Directions: Arrange the lines, starting with the line that contains "From the camera's" and going on through the end of the rows, as a Markdown table with the columns Number and Line, leaving out blank lines.

Spatial reasoning dataset excerpts
[BEGIN]
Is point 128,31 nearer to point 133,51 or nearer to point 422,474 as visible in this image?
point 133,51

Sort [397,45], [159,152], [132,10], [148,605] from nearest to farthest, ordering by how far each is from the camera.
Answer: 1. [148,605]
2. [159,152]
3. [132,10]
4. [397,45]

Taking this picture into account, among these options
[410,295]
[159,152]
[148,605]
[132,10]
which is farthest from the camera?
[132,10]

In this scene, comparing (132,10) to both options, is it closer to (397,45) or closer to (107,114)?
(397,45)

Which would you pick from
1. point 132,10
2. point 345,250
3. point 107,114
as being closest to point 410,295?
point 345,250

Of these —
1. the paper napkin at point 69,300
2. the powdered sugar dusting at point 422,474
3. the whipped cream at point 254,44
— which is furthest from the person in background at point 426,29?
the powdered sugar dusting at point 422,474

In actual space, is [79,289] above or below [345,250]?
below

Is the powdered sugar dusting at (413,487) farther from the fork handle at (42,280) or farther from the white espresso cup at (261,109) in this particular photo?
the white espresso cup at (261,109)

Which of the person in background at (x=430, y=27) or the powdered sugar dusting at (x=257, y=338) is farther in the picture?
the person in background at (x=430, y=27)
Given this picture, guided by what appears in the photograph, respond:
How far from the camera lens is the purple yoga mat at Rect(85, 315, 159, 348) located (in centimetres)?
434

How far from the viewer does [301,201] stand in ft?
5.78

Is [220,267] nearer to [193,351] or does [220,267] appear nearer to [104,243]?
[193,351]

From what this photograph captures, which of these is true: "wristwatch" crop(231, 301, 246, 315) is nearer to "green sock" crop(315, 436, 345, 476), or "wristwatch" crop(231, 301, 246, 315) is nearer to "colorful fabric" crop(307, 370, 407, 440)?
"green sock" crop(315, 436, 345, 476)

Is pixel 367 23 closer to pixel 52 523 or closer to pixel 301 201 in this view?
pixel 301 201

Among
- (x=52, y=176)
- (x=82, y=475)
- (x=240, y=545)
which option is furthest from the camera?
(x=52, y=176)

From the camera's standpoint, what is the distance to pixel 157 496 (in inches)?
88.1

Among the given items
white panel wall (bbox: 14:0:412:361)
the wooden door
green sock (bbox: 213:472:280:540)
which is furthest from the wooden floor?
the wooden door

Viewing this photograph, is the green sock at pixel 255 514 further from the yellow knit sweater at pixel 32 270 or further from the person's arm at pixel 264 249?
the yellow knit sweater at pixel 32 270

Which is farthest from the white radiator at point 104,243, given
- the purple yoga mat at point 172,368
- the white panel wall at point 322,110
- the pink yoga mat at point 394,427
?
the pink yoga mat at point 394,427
[END]
Task solution:
| Number | Line |
|---|---|
| 1 | From the camera's standpoint, what is the distance to pixel 157 496 (in inches)? |
| 2 | 88.1 |
| 3 | Among the given items |
| 4 | white panel wall (bbox: 14:0:412:361) |
| 5 | the wooden door |
| 6 | green sock (bbox: 213:472:280:540) |
| 7 | which is furthest from the wooden floor? |
| 8 | the wooden door |
| 9 | Viewing this photograph, is the green sock at pixel 255 514 further from the yellow knit sweater at pixel 32 270 or further from the person's arm at pixel 264 249? |
| 10 | the yellow knit sweater at pixel 32 270 |
| 11 | Which is farthest from the white radiator at point 104,243, given |
| 12 | - the purple yoga mat at point 172,368 |
| 13 | - the white panel wall at point 322,110 |
| 14 | - the pink yoga mat at point 394,427 |
| 15 | ? |
| 16 | the pink yoga mat at point 394,427 |